Domingo 25 do Tempo Comum
AMOS 8, 4-7
Ouvi isto, vós que oprimis o pobre, que esmagais os necessitados da terra, dizendo: Quando passará a lua nova, para vendermos o trigo? E o sábado, para abrirmos os celeiros de grão?
Diminuís a medida, aumentais o preço, usais balanças enganosas, comprando por dinheiro os pobres, e os necessitados por um par de sandálias, vendendo até o refugo do trigo.
O Senhor jura pela glória de Jacó que nunca se esquecerá de todas as vossas ações.
Amós viveu por volta do ano 750. Nasceu em Tecoa, a cerca de vinte quilômetros de Jerusalém, mas exerceu seu ministério no reino do Norte. Não fez parte de nenhuma comunidade profética (sua profissão era de agricultor, ou talvez pastor); ele é um profeta por inspiração divina, não por profissão.
Ele é contemporâneo de Oseias e exerce seu ministério em tempos de prosperidade (reinado de Jeroboão II), mas também de grande corrupção, tanto religiosa (idolatria) quanto social-moral (abusos dos ricos).
A denúncia dos ricos exploradores dos pobres é um dos temas fortes de sua pregação (e nisso ele também se parece com Oseias, embora neste último o tema seja menos tratado).
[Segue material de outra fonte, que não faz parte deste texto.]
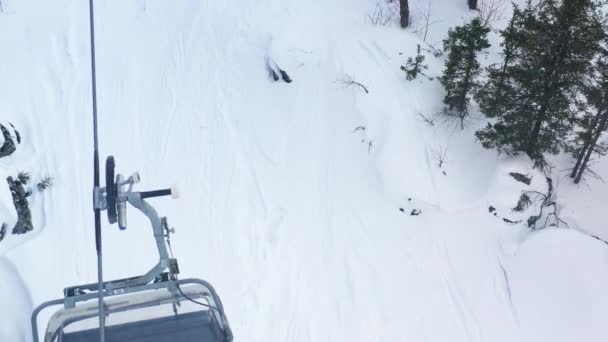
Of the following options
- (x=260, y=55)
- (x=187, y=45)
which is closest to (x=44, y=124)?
(x=187, y=45)

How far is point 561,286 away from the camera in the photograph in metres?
7.75

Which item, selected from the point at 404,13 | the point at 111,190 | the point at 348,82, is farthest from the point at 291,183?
the point at 404,13

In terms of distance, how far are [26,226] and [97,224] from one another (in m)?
4.82

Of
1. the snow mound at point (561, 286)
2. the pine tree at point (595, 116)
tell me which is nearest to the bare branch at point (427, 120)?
the pine tree at point (595, 116)

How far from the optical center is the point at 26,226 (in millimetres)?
7746

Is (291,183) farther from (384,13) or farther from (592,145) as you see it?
(384,13)

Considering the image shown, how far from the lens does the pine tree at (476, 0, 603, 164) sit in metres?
8.10

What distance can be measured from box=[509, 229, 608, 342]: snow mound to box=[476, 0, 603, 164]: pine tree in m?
1.66

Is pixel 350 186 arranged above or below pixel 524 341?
above

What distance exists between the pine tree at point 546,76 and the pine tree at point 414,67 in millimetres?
2024

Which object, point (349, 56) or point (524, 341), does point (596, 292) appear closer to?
point (524, 341)

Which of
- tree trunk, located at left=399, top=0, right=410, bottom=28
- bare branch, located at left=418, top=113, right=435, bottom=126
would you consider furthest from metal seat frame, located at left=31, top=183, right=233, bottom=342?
tree trunk, located at left=399, top=0, right=410, bottom=28

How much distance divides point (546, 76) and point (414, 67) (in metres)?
3.03

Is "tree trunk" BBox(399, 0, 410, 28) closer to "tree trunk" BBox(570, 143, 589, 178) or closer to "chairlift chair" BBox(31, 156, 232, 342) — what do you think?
"tree trunk" BBox(570, 143, 589, 178)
O texto que lemos hoje é atraído para este domingo pelas armadilhas do administrador infiel, “protagonista” da parábola do evangelho de Lucas. (O maior ou menor acerto desta atração seria um bom tema de comentário.)
TIMÓTEO 2, 1-8
Rogo, pois, antes de tudo, que se façam orações, súplicas, intercessões e ações de graças por todos os homens, pelos reis e por todos os que estão em posição de autoridade, para que possamos viver uma vida tranquila e sossegada, com toda a piedade e dignidade. Isso é bom e agradável diante de Deus, nosso Salvador, que deseja que todos os homens sejam salvos e cheguem ao conhecimento da verdade.
Pois há um só Deus e um só mediador entre Deus e os homens, Cristo Jesus, homem, que se entregou como resgate por todos: este é o testemunho dado no tempo oportuno. Para isto fui constituído pregador e apóstolo – digo a verdade, não minto – mestre dos gentios na fé e na verdade.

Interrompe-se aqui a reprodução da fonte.